__WHAT THE EXERCISE ASKS__:
From the line with "Is (18,39) closer" through the final line, transcribe the material below character for character; include no other lines.

[Items listed in a dataset]
START
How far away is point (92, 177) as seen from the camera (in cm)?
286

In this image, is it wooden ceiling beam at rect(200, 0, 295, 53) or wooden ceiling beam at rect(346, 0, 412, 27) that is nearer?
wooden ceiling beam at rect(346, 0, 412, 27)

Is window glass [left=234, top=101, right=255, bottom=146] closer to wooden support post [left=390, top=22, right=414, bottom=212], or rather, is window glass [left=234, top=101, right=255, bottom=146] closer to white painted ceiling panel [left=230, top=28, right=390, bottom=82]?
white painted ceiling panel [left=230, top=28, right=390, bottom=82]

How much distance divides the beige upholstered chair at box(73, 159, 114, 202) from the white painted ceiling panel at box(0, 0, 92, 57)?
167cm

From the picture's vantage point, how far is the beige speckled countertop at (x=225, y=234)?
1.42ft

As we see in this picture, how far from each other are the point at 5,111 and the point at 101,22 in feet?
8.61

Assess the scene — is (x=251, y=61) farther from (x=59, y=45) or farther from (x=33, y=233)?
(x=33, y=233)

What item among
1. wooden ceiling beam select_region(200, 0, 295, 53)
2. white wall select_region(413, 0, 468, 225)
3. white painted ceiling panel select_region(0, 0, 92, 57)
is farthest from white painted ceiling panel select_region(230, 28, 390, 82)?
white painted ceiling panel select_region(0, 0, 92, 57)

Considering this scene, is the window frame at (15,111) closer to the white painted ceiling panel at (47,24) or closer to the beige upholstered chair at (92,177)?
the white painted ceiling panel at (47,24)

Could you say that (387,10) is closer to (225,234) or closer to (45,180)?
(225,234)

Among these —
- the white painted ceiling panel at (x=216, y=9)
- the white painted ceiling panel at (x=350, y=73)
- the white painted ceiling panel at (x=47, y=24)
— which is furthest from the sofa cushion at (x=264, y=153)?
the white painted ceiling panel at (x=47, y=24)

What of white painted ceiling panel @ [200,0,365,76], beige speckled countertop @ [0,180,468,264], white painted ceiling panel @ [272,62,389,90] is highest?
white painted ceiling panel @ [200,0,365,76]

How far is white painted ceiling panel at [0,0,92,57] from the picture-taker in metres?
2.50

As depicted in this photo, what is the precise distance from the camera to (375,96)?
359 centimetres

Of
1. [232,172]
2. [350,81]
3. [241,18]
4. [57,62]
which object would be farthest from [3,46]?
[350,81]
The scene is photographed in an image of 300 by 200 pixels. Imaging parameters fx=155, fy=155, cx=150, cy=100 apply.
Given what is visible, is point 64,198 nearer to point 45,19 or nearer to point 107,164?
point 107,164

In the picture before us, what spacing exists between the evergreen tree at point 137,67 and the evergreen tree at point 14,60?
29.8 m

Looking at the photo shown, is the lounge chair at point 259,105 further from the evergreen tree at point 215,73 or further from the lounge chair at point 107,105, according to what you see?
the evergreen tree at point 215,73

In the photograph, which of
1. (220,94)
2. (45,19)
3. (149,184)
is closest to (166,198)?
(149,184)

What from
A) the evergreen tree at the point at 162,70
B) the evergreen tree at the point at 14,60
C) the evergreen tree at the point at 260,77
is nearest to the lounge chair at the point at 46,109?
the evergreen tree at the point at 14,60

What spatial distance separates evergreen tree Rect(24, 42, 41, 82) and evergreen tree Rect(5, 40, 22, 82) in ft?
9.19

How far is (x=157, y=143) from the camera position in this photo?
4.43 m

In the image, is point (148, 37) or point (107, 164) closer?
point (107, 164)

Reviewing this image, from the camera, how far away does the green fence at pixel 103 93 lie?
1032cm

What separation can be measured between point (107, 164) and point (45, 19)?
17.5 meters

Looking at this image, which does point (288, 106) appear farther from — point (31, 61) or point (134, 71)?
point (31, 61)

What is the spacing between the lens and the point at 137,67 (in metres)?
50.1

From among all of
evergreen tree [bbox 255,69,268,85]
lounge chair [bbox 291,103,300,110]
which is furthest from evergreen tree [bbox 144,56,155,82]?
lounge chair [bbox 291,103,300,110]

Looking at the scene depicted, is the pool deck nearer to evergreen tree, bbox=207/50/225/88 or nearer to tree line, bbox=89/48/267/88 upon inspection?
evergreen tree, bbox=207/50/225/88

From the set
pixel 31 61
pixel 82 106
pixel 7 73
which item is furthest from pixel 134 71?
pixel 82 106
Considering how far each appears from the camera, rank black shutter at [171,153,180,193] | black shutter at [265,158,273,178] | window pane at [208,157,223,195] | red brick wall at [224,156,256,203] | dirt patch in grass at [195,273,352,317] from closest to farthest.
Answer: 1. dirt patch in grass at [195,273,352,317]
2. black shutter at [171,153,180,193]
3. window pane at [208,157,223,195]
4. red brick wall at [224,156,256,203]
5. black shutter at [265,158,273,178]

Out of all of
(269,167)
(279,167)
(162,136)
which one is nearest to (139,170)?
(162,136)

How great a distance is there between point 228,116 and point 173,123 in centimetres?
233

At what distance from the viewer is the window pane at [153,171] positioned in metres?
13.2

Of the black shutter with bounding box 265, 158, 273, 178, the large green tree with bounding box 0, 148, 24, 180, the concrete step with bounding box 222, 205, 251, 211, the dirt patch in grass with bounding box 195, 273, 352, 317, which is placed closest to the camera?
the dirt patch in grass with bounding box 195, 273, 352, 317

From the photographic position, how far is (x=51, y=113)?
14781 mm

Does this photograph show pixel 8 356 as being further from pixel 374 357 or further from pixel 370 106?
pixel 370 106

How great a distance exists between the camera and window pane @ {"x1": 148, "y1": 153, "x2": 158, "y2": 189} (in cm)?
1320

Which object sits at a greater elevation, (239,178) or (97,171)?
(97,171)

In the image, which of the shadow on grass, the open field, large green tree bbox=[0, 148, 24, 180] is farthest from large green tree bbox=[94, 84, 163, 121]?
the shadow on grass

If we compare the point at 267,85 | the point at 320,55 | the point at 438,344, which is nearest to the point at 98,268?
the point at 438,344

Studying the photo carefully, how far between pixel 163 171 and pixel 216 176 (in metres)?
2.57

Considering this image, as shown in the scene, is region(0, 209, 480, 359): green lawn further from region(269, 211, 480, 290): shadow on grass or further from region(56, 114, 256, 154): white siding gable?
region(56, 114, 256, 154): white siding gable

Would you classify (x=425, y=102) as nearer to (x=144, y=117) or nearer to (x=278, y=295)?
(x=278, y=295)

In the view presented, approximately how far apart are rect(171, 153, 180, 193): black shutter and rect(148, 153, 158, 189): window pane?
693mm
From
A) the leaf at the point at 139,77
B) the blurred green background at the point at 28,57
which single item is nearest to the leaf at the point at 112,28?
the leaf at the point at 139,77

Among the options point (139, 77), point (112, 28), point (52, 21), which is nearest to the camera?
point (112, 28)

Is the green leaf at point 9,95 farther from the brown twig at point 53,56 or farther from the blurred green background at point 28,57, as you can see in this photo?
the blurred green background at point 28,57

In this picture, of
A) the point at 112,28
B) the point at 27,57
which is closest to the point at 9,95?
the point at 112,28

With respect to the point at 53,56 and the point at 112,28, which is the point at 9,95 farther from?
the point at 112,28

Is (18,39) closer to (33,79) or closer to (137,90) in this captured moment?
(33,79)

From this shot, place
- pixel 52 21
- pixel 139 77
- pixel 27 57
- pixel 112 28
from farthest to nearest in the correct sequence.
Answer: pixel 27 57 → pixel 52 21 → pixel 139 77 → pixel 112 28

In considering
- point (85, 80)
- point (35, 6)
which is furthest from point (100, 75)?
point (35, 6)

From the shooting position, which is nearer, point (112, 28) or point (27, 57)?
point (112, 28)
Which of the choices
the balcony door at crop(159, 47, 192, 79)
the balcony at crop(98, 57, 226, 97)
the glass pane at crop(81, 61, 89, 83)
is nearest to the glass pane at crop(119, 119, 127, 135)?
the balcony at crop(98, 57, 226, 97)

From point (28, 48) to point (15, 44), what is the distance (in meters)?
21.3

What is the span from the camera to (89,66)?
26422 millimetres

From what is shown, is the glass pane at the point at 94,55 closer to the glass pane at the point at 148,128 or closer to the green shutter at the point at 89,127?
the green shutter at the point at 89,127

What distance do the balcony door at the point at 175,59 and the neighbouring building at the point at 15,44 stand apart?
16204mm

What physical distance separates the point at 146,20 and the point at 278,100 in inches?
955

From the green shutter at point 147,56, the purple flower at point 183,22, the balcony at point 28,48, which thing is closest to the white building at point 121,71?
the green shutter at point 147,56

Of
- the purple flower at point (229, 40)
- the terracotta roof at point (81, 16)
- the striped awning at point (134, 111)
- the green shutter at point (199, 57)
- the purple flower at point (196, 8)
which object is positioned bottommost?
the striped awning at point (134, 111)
END
__SOLUTION FOR THIS EXERCISE__:
Is (18,39) closer to (33,79) or closer to (137,90) in this captured moment?
(33,79)

From this shot, place
- pixel 52 21
- pixel 139 77
- pixel 27 57
- pixel 112 28
from farthest to nearest in the correct sequence.
Answer: pixel 27 57 → pixel 52 21 → pixel 139 77 → pixel 112 28

In considering
- point (85, 80)
- point (35, 6)
which is furthest from point (100, 75)?
point (35, 6)

From the shooting position, which is nearer, point (112, 28) or point (27, 57)?
point (112, 28)
Which of the choices
the balcony door at crop(159, 47, 192, 79)
the balcony at crop(98, 57, 226, 97)
the glass pane at crop(81, 61, 89, 83)
is nearest to the glass pane at crop(119, 119, 127, 135)?
the balcony at crop(98, 57, 226, 97)

From point (28, 48) to point (15, 44), what is the distance (in meters)?
21.3

What is the span from the camera to (89,66)?
26422 millimetres

From what is shown, is the glass pane at the point at 94,55 closer to the glass pane at the point at 148,128 or closer to the green shutter at the point at 89,127?
the green shutter at the point at 89,127

What distance do the balcony door at the point at 175,59 and the neighbouring building at the point at 15,44 stand apart?
16204mm

What physical distance separates the point at 146,20 and the point at 278,100 in inches?
955

From the green shutter at point 147,56, the purple flower at point 183,22, the balcony at point 28,48, which thing is closest to the white building at point 121,71?
the green shutter at point 147,56

Of
- the purple flower at point (229, 40)
- the terracotta roof at point (81, 16)
- the striped awning at point (134, 111)
- the green shutter at point (199, 57)
- the purple flower at point (196, 8)
which object is positioned bottommost?
the striped awning at point (134, 111)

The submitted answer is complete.